Siyasi Partilerin kapatılması ile ilgili düzenlemenin zaten tekrar gözden geçirilmesi gerekiyordu, bu anlamda bir fırsat doğdu. Tek maddelik böyle bir değişiklik konusunda herhalde bu şartlarda meclisten fazla da bir karşı ses çıkmayacaktır, bu saatten sonra...
Bu oylama aslında CHP’nin, MHP’nin BDP’nin öteki yüzünü gösterdi.
AK Parti’nin hiçbir teklifine olumlu cevap vermediler. Yani “Ben güzele güzel demem, güzel benim olmayınca” mantığı ile hareket ettiler.
Böyle siyaset olmaz.. Hani uzlaşı/mutabakat diyordunuz. Tamam kabul etmediğinize karşı çıkın ama doğruya niye evet demiyorsunuz.
Siz nasıl Müslümansınız böyle. Hani “Onlar sözü dinler, doğrusuna katılır, yanlışına karşı çıkarlar”dı. Haksızlık kimden gelirse gelsin, kime yönelik olursa olsun mazlumdan yana, zalime karşı olurlardı.
Siyasi ahlak diye bir şey var!
Birçok milletvekili oylamaya bile katılmadı.. Kendilerine güvenleri, özgüvenleri olmadığı gibi, parti yönetimi de kendilerine güvenmiyordu. Kafalarını kiraya veren ya da beyinlere ipotek koyan parti liderleri meclis iradesini baskı altına alıyordu.. Vatandaş tepki vermeli. Media tartışmalı, ama bu iş despotizme varmamalı..
Benim canımı sıkan tek nokta, diğer partilerdeki bu hukuk mücadelesine destek vereceğini umduğum insanların, AK Parti içinde gönlü Ergenekona meyledenler kadar cesur olmaması idi. Yoksa bu bir cesaret değil, korku mu idi. Tehdidin büyüklüğü mü onları böyle davranmaya zorladı..
Ötekilerin vicdanlarının sesi çok mu cılızdı, ya da Haktan korkup halktan utanmıyorlar mı idi hiç!
Namuslu insanlar namussuzlar, darbeciler, katiller kadar cesur olmazsa; bu işler böyle gider.
Neyse maddelerin biri hariç hepsi geçti.
Maddelerin tümü üzerindeki oylamadan sonra yeni bir süreç başlayacak.
CHP’nin iptal girişiminin, referandumun sonuçları üzerinde pozitif bir etki meydana getireceği muhakkak. Dahası halkoylamasının sonu AK Parti için milli bir mutabakat anlamı taşırken, CHP-MHP, koalisyonu için bu aynı anlama gelmeyecek..
CHP’nin AYM’ye itirazı da aslında referandum sonuçlarına pozitif bir etki yapacak. Yüksek Yargı ve darbe muhibleri açısından da referandum sonuçları yön gösterici olacak.
CHP’nin, AK Parti’nin her teklifine “Hayır” diyen yaklaşımı sayesinde halk “CHP ve MHP”nin her yaklaşımına “Hayır” noktasına geldi. Yani bu oyun geri tepti..

Yapılacak iş:
Verilen metinle ilgili şu soruları yanıtlayın:
1. Maddelerden kaçı geçmedi?
2. Birçok milletvekili neye katılmadı?
3. CHP itirazını hangi kuruma yaptı?

Malzeme:
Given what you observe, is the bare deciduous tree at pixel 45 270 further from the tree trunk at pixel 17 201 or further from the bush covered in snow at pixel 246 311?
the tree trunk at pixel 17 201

Yanıt:
1. Bir madde.
2. Oylamaya.
3. AYM'ye.